Shakespeare's description of his lover's eyes as 'nothing like the sun' is both an homage and a sendup of the 300-year-old Petrarchan tradition in which the male poetic persona remains forever enraptured by an unattainable female beloved, who never speaks. Beginning with a review of Shakespeare’s sonnet sequence and selections from Petrarch’s sonnets to an elusive Laura, we will read a series of fifteenth-and sixteenth-century women writers who inserted their own voices into this evolving tradition by allowing “Laura” to talk back. These include Vittoria Colonna (and her interactive sonnets with Michelangelo), Veronica Gambara, and Gaspara Stampa; dueling personas in sonnets by French poets Pernette du Guillet and Maurice Scéve, and sonnets by more familiar Shakespearean contemporaries Lady Mary Wroth and Sir Philip Sidney (both of whom reflect back on Petrarch but from quite different viewpoints). In the final section of the course we will apply our newly acquired historical perspective to selections from a more recently available corpus of female-authored sonnets from the Harlem Renaissance. All continental works will be read in translation; no previous familiarity with the topic is required.

Area: Humanities

Writing Intensive

AS.363.338.  The Poetics and Politics of Sex: Feminist Utopia in Theory and Fiction.  3 Credits.  

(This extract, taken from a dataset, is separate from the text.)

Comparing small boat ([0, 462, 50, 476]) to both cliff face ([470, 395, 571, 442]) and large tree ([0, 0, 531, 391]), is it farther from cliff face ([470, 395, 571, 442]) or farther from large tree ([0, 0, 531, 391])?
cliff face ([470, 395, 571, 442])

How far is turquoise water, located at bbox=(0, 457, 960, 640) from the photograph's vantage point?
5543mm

This course examines the historical development of feminist utopia in theory and fiction. Readings will center Indigenous, Black, postcolonial, diasporic, and transnational perspectives that engage the topic of feminist utopia.

Area: Humanities

Writing Intensive

AS.363.445.  Reading Judith Shakespeare: Women and Gender in Elizabethan England.  3 Credits.  

If Shakespeare had a sister who went to London to be a writer, what would she write? Virginia Woolf’s account of the thwarted career of Shakespeare’s hypothetical sister, Judith, in A Room of One’s Own frames our reading of plays and poetry by Shakespeare and contemporary women writers, including Isabella Whitney, Elizabeth Cary, Mary Sidney, Aemelia Lanyer, and Mary Wroth. Working within a selected historical context, students will create fictional biographies of “Judith Shakespeare,” including her perspective on our identified authors and a sample or description of Judith’s own literary accomplishments. Secondary course readings will reflect contemporary economic, political, and religious contexts.

Area: Humanities

Writing Intensive

Theatre Arts & Studies

AS.225.318.  21st Century Female Playwrights.  3 Credits.  

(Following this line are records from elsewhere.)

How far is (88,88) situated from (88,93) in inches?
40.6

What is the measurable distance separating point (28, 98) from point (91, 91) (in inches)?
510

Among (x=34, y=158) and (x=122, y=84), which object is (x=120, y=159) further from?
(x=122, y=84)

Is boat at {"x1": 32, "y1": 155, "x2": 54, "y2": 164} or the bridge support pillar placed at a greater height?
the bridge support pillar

This is a writing intensive class exploring the current wealth of women playwrights, including Pulitzer Prize winners: Wendy Wasserstein, Paula Vogel, Lynn Nottage, and Jackie Sibblies Drury (2019 Prize for FAIRVIEW). We will discuss Script Analysis and read (and see) plays by numerous writers including Claire Barron, Kia Corthron, Theresa Rebeck, Sarah Ruhl, Danai Gurira, Caleen Sinnette Jennings, and Hansol Jung. This class will include a mid-term and a Final Paper.